As a researcher in developmental psychology, focusing on social development and psychological well-being, I argue that news fatigue is not laziness, weakness or a generational decline in civic interest. It’s the predictable response of a human brain meeting an environment it was never designed to navigate.
Long before smartphones or even the printing press, our cognitive architecture was shaped by a single problem: stay alive long enough to reproduce. Our ancestors whose attention drifted past the rustle in the grass left fewer descendants than those who froze, looked and listened.
The brain that paid attention to threats was the brain that survived.

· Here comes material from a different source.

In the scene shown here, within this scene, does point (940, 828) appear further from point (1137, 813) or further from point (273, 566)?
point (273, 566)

This is the foundation of what psychologists call the negativity bias, one of the most replicated findings in cognitive science. Across decades of research, the human mind has been shown to weigh negative information more heavily than positive, attend to it faster and remember it longer.
A predator nearby mattered more than a beautiful sunset. The cost of missing a real threat was death, while the cost of overreacting was a few minutes of wasted vigilance. The asymmetry made this bias adaptive.
Here is the problem: the human brain has not changed since then. We are the same species as we were thousands of years ago. What’s changed is the size of the world it’s asked to scan for threats.
News fatigue is not laziness, weakness or a generational decline in civic interest. It is the predictable response of a human brain meeting an environment it was never designed to navigate. (Unsplash)
For most of human history, the threats our nervous system processed were local. A neighbouring tribe. A drought. The illness of a child we personally knew. Information about distant places would barely arrive, and if it did, it was mainly irrelevant.
n 2026, the same neurological system is being asked to absorb a war in one region, a financial shock in another, a climate disaster in a third and a violent crime in a fourth, all before lunchtime.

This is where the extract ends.